→ Apply what you read:
• A. Translate this sentence from the article on the Brazil–Europe submarine cable into Spanish: "Spokesman Ronald Valladao said the company's board authorized Telebras to sign an agreement with Spain's IslaLink Submarine Cables to lay and operate the cable."
• B. The article on the Brazil–Europe submarine cable gives ownership shares in the company that will operate the cable. List each percentage stake and who will hold it.
• C. Write the next part of the article on the Brazil–Europe submarine cable, picking up after its last sentence.

→ Exercise passage:

.....

Submarine Internet cable to link Brazil and Europe

SAO PAULO — Brazil's state-run telecom company Telebras said Wednesday that a submarine cable for Internet transmissions between Latin America's biggest country and Europe will be laid starting this year.

Spokesman Ronald Valladao said the company's board authorized Telebras to sign an agreement with Spain's IslaLink Submarine Cables to lay and operate the cable. He said the $185 million project is expected to begin operating in early 2016.

Telebras will have a 35 percent stake in the Brazilian company that will be formed to operate the trans-Atlantic cable while IslaLink will have a 45 percent stake and another Brazilian partner will have a 20 percent stake, Valladao said.

.....

→ Supplied material:

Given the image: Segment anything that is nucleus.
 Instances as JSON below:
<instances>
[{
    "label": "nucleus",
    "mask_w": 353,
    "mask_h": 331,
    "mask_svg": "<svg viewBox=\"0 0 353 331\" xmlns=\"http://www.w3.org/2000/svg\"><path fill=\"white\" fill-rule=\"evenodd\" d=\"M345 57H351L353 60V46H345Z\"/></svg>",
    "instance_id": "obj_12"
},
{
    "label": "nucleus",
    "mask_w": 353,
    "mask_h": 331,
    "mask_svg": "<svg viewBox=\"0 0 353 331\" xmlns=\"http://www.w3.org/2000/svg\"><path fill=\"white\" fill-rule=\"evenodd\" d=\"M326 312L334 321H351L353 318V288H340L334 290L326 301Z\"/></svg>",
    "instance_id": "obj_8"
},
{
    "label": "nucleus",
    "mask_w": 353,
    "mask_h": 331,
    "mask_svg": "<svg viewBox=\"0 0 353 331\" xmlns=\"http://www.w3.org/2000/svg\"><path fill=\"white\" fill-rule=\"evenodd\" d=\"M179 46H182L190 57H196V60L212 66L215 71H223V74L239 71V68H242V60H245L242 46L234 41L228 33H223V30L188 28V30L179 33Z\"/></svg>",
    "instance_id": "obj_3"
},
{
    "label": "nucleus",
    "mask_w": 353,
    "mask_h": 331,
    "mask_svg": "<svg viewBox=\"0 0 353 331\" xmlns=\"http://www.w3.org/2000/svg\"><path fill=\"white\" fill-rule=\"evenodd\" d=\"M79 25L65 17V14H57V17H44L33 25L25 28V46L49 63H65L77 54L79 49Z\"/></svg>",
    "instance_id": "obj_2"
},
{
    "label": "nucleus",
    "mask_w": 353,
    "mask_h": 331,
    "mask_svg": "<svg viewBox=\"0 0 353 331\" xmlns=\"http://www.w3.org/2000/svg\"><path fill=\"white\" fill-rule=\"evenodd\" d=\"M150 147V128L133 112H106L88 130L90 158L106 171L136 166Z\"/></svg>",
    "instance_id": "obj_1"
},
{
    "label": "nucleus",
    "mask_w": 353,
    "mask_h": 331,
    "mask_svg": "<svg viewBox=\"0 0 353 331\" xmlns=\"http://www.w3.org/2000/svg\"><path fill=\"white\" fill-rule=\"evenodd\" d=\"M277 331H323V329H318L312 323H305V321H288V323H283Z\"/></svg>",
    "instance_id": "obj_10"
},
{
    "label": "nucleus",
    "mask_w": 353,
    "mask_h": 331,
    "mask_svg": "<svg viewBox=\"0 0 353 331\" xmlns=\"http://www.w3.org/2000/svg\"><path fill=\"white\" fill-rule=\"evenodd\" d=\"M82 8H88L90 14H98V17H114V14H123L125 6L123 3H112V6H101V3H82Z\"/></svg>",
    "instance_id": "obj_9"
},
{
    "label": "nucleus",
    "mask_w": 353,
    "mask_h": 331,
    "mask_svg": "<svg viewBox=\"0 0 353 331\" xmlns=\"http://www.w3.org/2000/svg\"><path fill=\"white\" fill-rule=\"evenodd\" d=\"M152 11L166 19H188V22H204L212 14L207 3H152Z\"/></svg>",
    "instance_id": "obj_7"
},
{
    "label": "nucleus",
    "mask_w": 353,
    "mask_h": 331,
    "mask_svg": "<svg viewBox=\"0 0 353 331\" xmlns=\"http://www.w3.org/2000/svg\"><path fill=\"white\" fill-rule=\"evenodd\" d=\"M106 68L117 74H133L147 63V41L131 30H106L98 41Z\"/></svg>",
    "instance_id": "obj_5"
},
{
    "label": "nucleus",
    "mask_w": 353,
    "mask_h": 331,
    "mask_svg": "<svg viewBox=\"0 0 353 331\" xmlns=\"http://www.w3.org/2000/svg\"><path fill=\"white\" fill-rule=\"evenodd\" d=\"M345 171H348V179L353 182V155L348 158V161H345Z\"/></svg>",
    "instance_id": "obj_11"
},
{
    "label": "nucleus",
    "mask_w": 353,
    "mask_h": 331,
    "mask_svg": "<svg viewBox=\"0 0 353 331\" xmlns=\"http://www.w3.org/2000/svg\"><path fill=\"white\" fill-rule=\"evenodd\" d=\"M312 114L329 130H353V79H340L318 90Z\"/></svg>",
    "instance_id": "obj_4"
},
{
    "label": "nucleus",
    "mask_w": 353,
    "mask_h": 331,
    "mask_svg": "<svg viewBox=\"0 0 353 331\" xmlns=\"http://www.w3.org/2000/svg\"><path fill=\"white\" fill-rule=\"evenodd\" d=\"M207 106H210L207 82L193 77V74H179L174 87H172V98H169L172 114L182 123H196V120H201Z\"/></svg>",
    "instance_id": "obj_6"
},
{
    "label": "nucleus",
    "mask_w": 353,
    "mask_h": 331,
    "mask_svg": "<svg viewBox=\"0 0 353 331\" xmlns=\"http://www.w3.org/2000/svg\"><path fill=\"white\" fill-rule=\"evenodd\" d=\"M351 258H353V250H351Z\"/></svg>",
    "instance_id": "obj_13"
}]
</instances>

.....

→ Answers to this exercise:
• A. El portavoz Ronald Valladao dijo que la junta directiva de la empresa autorizó a Telebras a firmar un acuerdo con la española IslaLink Submarine Cables para tender y operar el cable.

• B.
- Telebras: 35 percent
- IslaLink: 45 percent
- Another Brazilian partner: 20 percent

• C.
He said the project started being planned in 2012, before last year's revelations about the U.S. spy program carried out by the National Security Agency. However, he added, the cable will help protect Internet communications between Brazil and Europe.

Last year, the O Globo newspaper said information released by NSA leaker Edward Snowden showed Brazil as the top target in Latin America for the agency's huge intelligence-gathering effort aimed at monitoring communications around the world. The NSA's espionage activities reportedly included the monitoring of President Dilma Rousseff's cellphone and the hacking into the internal network of state-run oil company Petrobras.